In our interviews, Muhazzim emphasized the important role that his supervisor had played in his learning and advancement. In analyzing what Muhazzim described, we can see that his supervisor helped to connect the formal learning to the work setting, provided encouragement, and created opportunities for informal learning. As Muhazzim described it, 

Since I joined in that department he’s the one who encouraged me all the time and gave me more opportunities, pushed me up to do more things, and like to learn new things, and even call my name on our daily meetings to appreciate my work and to give me new ideas.

Muhazzim reported that his supervisor helped to connect the formal learning to the work explicitly.  He described how his supervisor discussed how he could help Muhazzim in his training program and work duties, 

So, I mean he [supervisor] invited me to like, describe what I’m working on and we discussed how I could use it for school.

Muhazzim explained that his instructor let him adapt a class assignment to the context of his new job promotion.  As Muhazzim described it,

“I wrote a report about when I started my job, what the criteria they used to hire me on the new department, the new job assignments, who supervised me, and who gave me training. I also included the kind of training I had, and the content of the training, the hard material and the system applications.”

The adapted assignment helped Muhazzim make sense of his new position, the training, and the system being used in the position. This flexibility made it easier for Muhazzim to connect what he was learning in the supervisor training program with his job and made it easier for him to be successful. 

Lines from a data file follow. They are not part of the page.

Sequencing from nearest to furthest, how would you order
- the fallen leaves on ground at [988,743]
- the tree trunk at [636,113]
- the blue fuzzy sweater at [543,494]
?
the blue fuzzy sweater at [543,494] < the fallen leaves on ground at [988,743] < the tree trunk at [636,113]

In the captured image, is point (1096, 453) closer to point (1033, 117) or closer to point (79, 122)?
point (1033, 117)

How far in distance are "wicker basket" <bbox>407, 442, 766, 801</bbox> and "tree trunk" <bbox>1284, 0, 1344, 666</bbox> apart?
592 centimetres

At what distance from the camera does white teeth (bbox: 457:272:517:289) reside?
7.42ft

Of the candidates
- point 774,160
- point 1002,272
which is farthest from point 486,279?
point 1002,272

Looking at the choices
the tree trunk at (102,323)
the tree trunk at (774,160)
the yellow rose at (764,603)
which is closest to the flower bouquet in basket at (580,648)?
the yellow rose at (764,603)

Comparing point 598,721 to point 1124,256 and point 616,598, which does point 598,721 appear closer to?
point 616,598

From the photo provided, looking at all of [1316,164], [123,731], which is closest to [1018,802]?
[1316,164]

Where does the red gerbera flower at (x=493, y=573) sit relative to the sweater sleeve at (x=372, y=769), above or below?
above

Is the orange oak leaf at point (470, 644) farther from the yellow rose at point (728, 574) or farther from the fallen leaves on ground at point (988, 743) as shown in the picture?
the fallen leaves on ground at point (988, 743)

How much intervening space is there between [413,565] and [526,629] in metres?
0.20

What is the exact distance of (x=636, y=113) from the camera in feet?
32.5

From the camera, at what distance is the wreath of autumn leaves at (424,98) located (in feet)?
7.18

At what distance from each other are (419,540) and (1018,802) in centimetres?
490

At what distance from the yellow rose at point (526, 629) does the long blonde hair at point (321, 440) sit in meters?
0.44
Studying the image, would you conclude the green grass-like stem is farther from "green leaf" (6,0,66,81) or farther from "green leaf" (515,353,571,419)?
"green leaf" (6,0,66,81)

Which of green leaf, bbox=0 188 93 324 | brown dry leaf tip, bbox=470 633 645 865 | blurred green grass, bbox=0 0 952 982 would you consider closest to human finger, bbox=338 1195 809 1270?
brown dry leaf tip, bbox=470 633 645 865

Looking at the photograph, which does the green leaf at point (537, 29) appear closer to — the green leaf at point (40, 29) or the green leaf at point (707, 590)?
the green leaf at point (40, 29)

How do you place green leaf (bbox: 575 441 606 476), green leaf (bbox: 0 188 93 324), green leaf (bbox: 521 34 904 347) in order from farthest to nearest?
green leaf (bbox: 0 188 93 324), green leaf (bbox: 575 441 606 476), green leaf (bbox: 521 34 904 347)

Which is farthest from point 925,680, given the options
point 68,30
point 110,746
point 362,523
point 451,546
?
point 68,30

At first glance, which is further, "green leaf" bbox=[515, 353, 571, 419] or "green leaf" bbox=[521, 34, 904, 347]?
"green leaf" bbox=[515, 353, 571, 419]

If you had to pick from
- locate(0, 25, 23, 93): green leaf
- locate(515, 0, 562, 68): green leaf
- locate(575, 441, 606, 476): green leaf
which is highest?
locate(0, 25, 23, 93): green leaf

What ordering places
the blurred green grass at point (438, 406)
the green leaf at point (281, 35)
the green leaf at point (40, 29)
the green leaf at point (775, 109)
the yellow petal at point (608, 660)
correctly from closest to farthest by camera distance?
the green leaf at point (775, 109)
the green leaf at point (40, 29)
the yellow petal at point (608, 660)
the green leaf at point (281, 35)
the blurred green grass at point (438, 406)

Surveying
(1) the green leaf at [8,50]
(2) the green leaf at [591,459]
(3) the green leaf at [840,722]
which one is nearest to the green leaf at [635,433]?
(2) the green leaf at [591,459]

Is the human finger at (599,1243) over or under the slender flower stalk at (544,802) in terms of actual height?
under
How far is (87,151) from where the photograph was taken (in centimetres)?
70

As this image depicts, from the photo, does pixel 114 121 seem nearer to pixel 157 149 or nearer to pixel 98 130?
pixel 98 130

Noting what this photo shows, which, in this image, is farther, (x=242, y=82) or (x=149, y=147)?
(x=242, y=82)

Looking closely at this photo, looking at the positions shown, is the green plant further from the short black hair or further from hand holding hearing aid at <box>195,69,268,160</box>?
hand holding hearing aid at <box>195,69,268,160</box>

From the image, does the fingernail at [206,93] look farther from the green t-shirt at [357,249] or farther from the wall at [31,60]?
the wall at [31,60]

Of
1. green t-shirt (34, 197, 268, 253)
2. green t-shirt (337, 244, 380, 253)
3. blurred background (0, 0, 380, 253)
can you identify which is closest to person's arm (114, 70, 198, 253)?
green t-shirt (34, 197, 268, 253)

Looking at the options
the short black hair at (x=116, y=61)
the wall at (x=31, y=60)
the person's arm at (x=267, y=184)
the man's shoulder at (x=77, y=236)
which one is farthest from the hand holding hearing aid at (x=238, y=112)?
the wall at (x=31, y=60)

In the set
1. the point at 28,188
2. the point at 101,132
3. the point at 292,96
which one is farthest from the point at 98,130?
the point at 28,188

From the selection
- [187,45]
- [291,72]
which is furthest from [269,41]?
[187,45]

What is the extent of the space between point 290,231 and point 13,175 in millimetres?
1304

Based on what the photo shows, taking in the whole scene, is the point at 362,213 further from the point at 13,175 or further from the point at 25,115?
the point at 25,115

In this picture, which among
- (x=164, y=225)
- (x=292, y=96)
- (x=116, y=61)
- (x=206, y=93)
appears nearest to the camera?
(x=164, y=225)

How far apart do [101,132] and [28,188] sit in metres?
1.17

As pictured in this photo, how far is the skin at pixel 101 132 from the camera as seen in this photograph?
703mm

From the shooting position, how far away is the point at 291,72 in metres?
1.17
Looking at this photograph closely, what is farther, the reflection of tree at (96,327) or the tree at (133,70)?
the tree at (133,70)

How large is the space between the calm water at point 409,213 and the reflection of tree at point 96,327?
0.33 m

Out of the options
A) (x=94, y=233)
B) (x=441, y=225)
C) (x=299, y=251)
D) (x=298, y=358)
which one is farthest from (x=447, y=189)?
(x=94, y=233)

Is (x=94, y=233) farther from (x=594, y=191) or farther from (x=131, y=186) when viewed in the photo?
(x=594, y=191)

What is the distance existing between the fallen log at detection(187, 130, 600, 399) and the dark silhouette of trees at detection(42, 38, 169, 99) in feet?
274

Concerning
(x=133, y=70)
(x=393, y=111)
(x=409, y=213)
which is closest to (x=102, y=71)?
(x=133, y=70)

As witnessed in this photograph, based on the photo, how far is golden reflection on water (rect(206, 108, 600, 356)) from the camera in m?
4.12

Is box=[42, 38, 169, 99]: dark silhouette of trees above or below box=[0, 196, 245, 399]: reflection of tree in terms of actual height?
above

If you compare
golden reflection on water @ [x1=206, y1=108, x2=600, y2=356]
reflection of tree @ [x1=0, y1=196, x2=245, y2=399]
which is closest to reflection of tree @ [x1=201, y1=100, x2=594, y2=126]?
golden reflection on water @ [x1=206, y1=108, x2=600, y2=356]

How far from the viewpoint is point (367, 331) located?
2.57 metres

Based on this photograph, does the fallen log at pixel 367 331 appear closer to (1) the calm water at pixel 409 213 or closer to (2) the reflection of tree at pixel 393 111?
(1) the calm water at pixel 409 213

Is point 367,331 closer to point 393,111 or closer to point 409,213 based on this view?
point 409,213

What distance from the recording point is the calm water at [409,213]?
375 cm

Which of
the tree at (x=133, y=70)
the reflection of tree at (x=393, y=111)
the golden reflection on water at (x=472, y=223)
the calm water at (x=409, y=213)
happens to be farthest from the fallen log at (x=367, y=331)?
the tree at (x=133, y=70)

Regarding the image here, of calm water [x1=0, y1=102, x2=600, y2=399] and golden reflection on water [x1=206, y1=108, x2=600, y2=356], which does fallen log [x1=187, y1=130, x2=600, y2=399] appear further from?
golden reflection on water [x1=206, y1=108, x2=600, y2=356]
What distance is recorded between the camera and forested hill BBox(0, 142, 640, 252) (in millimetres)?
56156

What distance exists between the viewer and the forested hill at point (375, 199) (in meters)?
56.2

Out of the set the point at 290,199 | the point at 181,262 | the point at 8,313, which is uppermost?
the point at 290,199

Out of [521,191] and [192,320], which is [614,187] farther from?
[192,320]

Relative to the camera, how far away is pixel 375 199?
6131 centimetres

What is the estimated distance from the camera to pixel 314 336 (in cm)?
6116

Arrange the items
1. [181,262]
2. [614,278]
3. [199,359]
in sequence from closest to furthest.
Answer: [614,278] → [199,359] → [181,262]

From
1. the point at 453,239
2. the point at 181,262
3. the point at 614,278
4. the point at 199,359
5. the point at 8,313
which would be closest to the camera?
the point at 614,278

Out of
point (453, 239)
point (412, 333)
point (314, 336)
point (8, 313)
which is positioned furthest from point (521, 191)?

Muhazzim’s supervisor also provided opportunities for informal learning.  For example, after interviewing for a promotion, Muhazzim was told that his work was fine but that his communication skills were not.  According to Muhazzim, he talked too much, had too many pauses, and gave too much detail. Upon getting that feedback, Muhazzim’s supervisor provided informal opportunities for Muhazzim to practice informal presentations in order to hone his communication skills in their regular staff meetings.  Muhazzim said, 

“…so my supervisor, he called me and said okay so I will help you out …  I will call your name during every meeting and let you talk about different issues, just normal routine issues, so your communication gets better.”

By providing Muhazzim with opportunities to practice and develop his communication skills in a safe environment, the supervisor supported Muhazzim’s growth as an employee.  Muhazzim was able to be successful in his work.

The Little Things Add Up

Both Ainsley and Muhazzim’s experiences demonstrate that the efforts of direct supervisors do not have to be wide-reaching or even part of a plan for them to have a positive impact on worker learners’ professional growth. Instead, it appears that it is the small but immediate efforts that make a real difference in how the working learner sees themself and encourages participation in learning opportunities.  In Ainsley’s case, the supervisor saw Ainsley’s potential, immediately acknowledged it, and when the opportunity arose made space for Ainsley to demonstrate her abilities.  For Muhazzim, the supervisor acknowledged the learning Muhazzim was engaged in, helped make connections, and provided opportunities for Muhazzim to grow within a low-risk environment.  

These two cases suggest that the immediate supervisor is a vital link in the learning and employment development of an employee.  Supervisors who successfully guide a working learner do more than supervise. They mentor and guide employees toward career goals they might not have even seen for themselves.  To this end, we suggest that employers take a closer look at the support being provided to direct supervisors and help them see themselves as vital links in the development of talent.